▸ **WHAT THE TASK REQUIRES**
Locate every line in the records below that contains the word "jeans", and copy each such line in full.
== RECORDS FOR THIS TASK ==
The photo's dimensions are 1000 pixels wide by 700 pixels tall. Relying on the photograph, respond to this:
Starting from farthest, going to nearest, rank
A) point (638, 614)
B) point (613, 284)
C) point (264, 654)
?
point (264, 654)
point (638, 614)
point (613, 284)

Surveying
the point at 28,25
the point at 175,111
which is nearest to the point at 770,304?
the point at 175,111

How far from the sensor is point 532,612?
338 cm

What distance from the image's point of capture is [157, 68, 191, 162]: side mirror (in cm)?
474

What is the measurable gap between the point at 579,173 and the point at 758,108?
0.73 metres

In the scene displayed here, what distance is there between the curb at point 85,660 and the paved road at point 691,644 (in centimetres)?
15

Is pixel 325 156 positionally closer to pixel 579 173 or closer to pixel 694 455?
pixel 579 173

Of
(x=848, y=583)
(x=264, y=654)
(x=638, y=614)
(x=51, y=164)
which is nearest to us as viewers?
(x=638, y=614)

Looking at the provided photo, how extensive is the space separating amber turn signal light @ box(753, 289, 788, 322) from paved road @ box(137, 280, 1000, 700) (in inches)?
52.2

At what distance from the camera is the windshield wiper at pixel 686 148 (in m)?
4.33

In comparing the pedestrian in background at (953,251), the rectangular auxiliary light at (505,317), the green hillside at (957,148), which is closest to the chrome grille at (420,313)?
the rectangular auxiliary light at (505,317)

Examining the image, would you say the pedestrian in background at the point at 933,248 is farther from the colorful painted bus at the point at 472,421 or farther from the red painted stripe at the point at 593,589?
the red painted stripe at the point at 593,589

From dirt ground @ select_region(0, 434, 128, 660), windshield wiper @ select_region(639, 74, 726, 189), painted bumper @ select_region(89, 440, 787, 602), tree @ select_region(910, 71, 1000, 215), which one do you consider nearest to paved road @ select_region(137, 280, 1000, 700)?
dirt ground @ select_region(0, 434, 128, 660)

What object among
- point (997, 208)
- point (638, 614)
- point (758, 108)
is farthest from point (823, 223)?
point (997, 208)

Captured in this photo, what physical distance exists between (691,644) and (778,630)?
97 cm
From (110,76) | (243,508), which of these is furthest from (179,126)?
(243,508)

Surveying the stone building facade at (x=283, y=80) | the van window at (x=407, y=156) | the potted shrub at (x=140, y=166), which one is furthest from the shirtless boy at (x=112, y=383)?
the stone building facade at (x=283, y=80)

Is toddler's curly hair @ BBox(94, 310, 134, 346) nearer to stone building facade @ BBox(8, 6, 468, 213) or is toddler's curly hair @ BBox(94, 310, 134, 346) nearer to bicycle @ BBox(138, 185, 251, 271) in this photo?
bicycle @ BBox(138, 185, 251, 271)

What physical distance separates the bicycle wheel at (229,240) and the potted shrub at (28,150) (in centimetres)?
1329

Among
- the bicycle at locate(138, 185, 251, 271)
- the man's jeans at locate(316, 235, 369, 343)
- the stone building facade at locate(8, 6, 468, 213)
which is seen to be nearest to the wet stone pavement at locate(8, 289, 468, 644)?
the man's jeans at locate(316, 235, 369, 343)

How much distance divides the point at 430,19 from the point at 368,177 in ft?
===
▸ **RESULT FOR THIS EXERCISE**
- the man's jeans at locate(316, 235, 369, 343)
the man's jeans at locate(316, 235, 369, 343)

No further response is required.